2.3.1 Project Repository Structure

The structure of each emlab repository on GitHub will likely vary depending on the needs of the project, but the following structure is suggested as a starting point.

A documents (or docs) folder may be useful for storing code files that are used to generate text-based documents or presentations. Types of files that might live here include things like markdown files.

A results folder may be useful for storing plots or other types of results generated by the project. Some discretion needs to be used here, as some results may actually be considered to be “processed” or “output” data. However, results in the form of figures or workspace image files might live here.

A scripts folder may be useful for storing the code files that do everything from processing the raw data to running the analysis and generating outputs.

A functions folder may be useful for storing the code files in which functions that are used by many scripts many be stored.

Different types of projects may require more or fewer folders and these are only meant to act as suggestions. Regardless, the structure of the repository should be sufficiently organized such that it can be easily navigated and understood by others by the time the project is completed.

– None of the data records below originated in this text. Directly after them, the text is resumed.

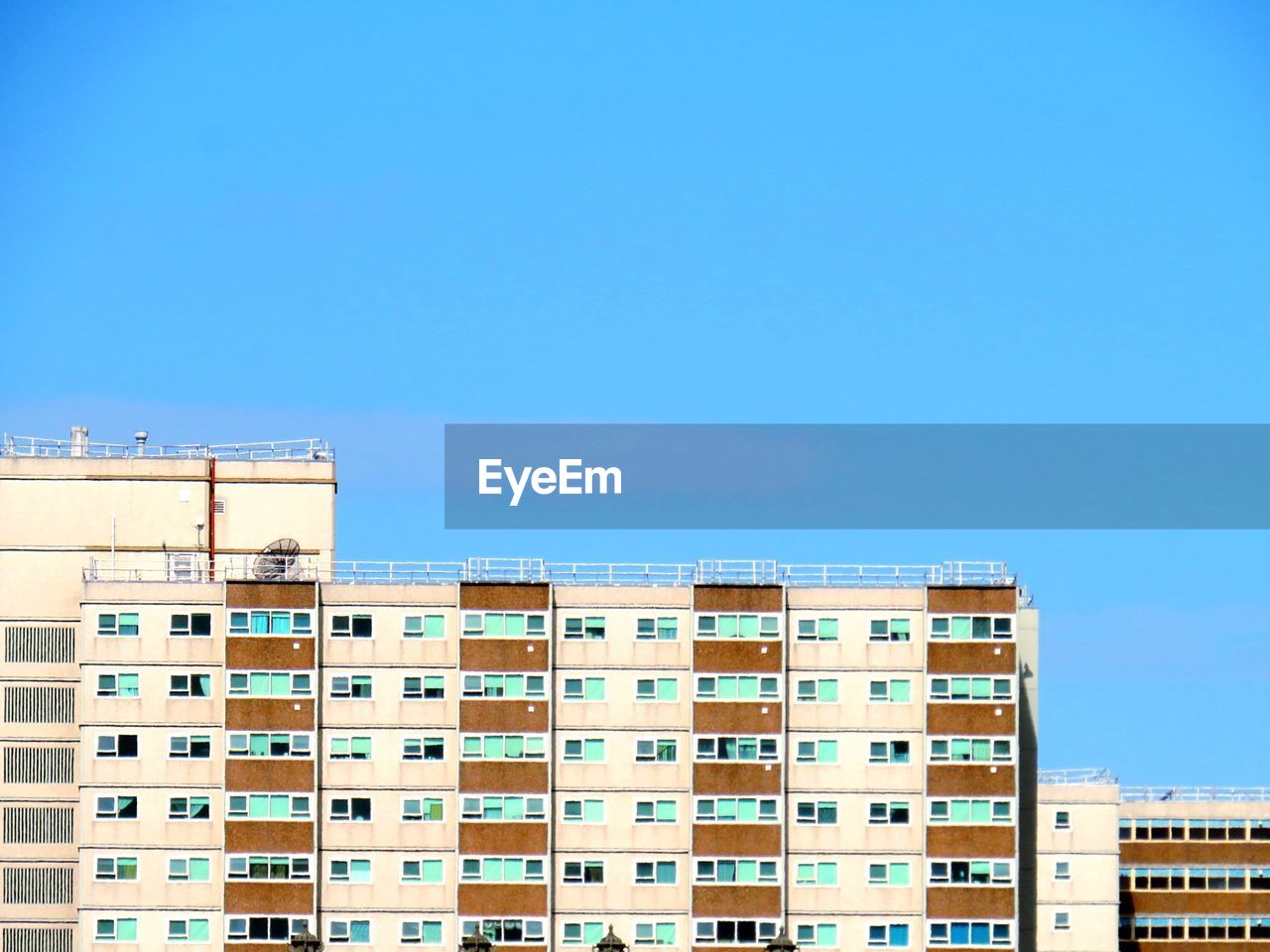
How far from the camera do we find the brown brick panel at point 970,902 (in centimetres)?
15475

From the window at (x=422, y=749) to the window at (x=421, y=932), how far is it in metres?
8.19

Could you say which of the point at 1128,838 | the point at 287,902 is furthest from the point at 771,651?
the point at 1128,838

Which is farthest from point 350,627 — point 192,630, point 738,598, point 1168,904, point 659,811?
point 1168,904

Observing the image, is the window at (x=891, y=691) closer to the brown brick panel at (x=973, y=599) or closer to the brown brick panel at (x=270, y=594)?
the brown brick panel at (x=973, y=599)

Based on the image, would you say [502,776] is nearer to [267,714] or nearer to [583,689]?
[583,689]

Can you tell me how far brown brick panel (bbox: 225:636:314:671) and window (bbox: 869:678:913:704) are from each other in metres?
28.6

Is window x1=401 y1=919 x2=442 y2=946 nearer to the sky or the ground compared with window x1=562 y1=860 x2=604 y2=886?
nearer to the ground

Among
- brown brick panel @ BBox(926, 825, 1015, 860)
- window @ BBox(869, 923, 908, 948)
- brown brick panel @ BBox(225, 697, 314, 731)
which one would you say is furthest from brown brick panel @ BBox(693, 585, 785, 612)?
brown brick panel @ BBox(225, 697, 314, 731)

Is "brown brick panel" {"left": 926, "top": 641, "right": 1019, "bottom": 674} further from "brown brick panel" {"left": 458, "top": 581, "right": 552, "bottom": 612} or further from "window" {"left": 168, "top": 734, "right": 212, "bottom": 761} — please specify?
"window" {"left": 168, "top": 734, "right": 212, "bottom": 761}

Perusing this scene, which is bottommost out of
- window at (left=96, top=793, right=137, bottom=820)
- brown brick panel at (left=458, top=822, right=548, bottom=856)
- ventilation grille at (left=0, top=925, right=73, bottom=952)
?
ventilation grille at (left=0, top=925, right=73, bottom=952)

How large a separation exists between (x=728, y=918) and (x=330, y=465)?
3337cm

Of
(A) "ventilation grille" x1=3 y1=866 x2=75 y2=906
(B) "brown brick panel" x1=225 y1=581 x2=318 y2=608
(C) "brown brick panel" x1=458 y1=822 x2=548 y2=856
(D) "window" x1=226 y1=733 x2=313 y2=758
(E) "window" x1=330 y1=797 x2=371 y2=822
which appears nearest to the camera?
(D) "window" x1=226 y1=733 x2=313 y2=758

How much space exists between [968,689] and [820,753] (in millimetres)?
8231

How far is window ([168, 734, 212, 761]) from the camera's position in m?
154
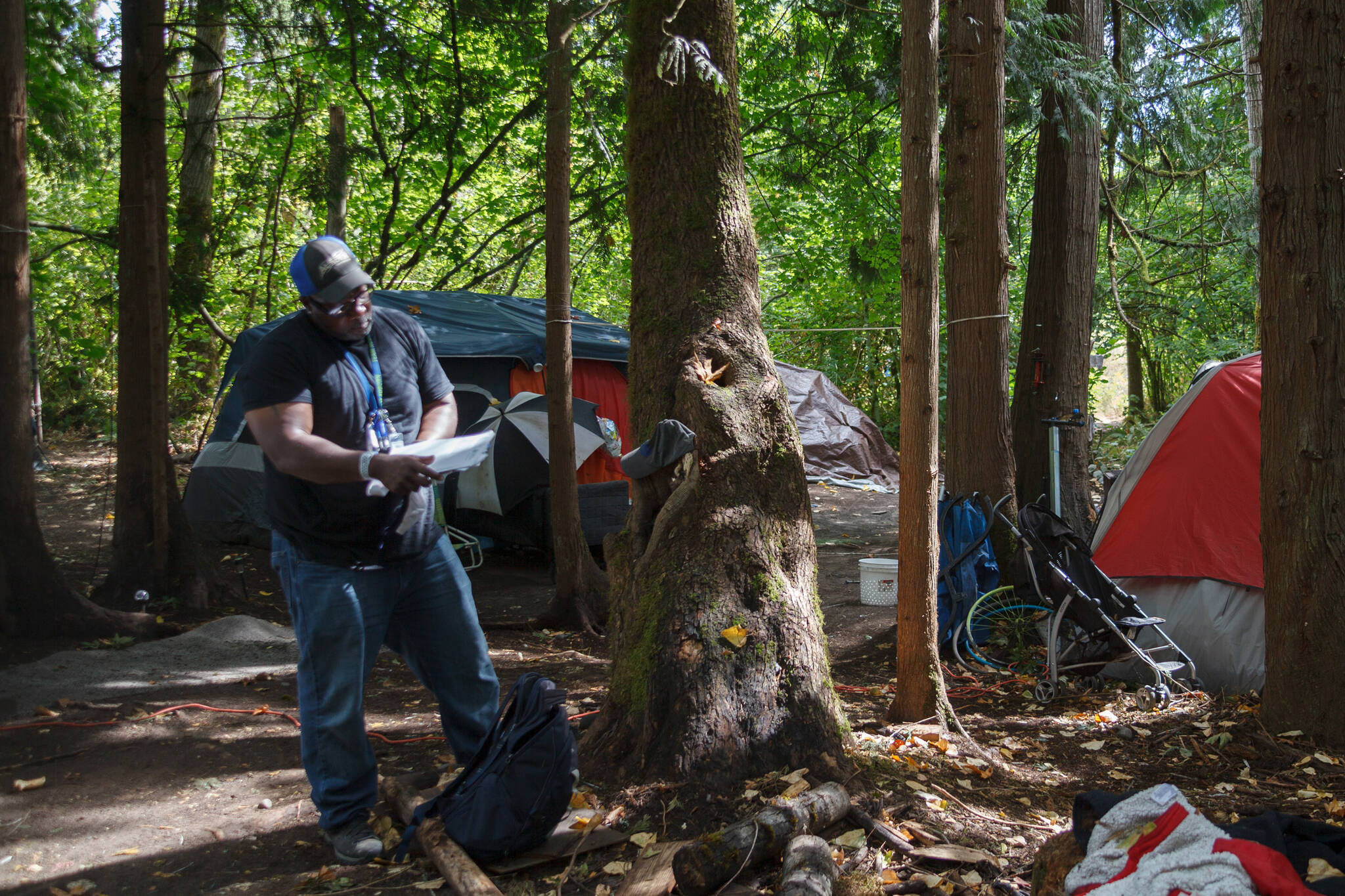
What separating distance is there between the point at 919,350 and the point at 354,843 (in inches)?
106

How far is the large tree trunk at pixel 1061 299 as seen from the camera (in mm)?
7453

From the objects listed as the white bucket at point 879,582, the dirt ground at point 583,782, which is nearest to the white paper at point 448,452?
the dirt ground at point 583,782

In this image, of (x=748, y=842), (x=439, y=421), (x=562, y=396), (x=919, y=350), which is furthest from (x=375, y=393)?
(x=562, y=396)

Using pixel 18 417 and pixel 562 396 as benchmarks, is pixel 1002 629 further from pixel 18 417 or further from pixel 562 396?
pixel 18 417

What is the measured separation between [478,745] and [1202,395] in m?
4.77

2.3.2 A repo inside a repo

Sometimes, a project may have more than one paper or analysis sections. On some corner scenarios, we might want to have multiple “paper folders” within a “project folder”. This would imply that we will have a repo inside a repo. If that is something that makes sense for you, your project, and your team, then git submodules are your solution. If you want to read more on when / how to use submodules, visit the documentation page here.

Including submodules in your workflow is simple. Here’s an example. you are working on a big project called “Blue Future”. The project has six PIs, 13 Research Specialists, two PostDocs, and three PhD Students. After a long kick-off meeting, the team realizes that the project will produce two papers and a ShinyApp. You are all determined to keep everything on the same folder, but correctly categorized and organized. As such, you go to GitHub and create the following four repositories:

  • Blue Future
  • Paper 1
  • Paper 2
  • ShinyApp

You’ll clone the Blue Future repo into your comuter, using the usual:

git clone https://github.com/emlab-ucsb/BlueFuture.git

Now, instead of cloning the repos for each paper and the app into their own folder, you’ll navigate into your local BlueFuture folder. Then, instead of cloning them there, you can just do:

git submodule add https://github.com/emlab-ucsb/Paper1.git

This will clone the Paper 1 repo, but not without first telling the BlueFuture repo about it (just so that you don’t end up tracking things twice). You can repeat the operation for Paper2 and ShinyApp. That’s it!